Problem:
Return every one of the entries below word for word, in the same order and with the same line breaks.

Recorded data:

>> BEGIN

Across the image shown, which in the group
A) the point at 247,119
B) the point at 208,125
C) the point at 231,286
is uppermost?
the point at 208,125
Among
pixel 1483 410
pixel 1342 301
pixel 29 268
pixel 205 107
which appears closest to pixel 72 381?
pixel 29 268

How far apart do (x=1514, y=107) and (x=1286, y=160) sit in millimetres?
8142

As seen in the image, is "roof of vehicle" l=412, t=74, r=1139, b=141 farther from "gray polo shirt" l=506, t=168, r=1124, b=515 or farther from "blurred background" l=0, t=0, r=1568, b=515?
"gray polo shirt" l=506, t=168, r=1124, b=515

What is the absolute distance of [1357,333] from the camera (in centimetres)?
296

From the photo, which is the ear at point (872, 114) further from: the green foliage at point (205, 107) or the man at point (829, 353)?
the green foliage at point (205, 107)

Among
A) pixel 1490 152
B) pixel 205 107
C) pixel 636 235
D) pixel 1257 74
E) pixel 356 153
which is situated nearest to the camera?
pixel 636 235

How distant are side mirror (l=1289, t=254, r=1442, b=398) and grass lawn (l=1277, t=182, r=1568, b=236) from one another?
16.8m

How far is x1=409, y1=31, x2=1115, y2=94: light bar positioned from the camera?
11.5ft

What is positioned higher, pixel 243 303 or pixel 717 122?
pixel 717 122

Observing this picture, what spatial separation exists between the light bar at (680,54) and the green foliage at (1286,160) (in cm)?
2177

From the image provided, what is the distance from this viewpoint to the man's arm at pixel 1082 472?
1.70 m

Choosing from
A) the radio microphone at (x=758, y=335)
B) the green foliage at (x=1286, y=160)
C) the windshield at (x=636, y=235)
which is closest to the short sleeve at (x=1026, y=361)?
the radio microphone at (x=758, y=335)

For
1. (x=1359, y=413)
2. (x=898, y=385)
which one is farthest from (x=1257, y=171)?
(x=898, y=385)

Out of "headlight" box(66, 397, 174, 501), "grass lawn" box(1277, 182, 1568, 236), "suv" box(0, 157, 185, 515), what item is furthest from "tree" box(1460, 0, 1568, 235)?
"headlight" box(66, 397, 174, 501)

>> END

Answer to this problem:
Across the image shown, which in the group
A) the point at 247,119
B) the point at 208,125
C) the point at 231,286
is uppermost?
the point at 208,125
Among
pixel 1483 410
pixel 1342 301
pixel 29 268
pixel 205 107
which appears closest to pixel 72 381?
pixel 29 268

How far apart do (x=1514, y=107) and (x=1286, y=160) sit in millimetres?
8142

As seen in the image, is "roof of vehicle" l=412, t=74, r=1139, b=141 farther from "gray polo shirt" l=506, t=168, r=1124, b=515 or farther from "blurred background" l=0, t=0, r=1568, b=515?
"gray polo shirt" l=506, t=168, r=1124, b=515

What is the absolute distance of [1357,333] from the camera (in centimetres)?
296

From the photo, which is the ear at point (872, 114) further from: the green foliage at point (205, 107) or the man at point (829, 353)?
the green foliage at point (205, 107)

Among
A) pixel 1490 152
B) pixel 205 107
C) pixel 636 235
D) pixel 1257 74
E) pixel 356 153
which is situated nearest to the camera?
pixel 636 235

How distant are side mirror (l=1289, t=254, r=1442, b=398) and grass lawn (l=1277, t=182, r=1568, b=236) from one another?
16.8m

How far is x1=409, y1=31, x2=1115, y2=94: light bar positioned from the camera?
11.5ft

What is positioned higher, pixel 243 303 or pixel 717 122?
pixel 717 122

Observing this picture, what spatial separation exists between the light bar at (680,54) and the green foliage at (1286,160) (in cm)?
2177

From the image provided, what is the distance from this viewpoint to the man's arm at pixel 1082 472?
1.70 m

Choosing from
A) the radio microphone at (x=758, y=335)
B) the green foliage at (x=1286, y=160)
C) the windshield at (x=636, y=235)
which is closest to the short sleeve at (x=1026, y=361)?
the radio microphone at (x=758, y=335)

For
1. (x=1359, y=413)
2. (x=898, y=385)
which one is farthest from (x=1257, y=171)?
(x=898, y=385)

Out of "headlight" box(66, 397, 174, 501), "grass lawn" box(1277, 182, 1568, 236), "suv" box(0, 157, 185, 515), what item is furthest from "tree" box(1460, 0, 1568, 235)?
"headlight" box(66, 397, 174, 501)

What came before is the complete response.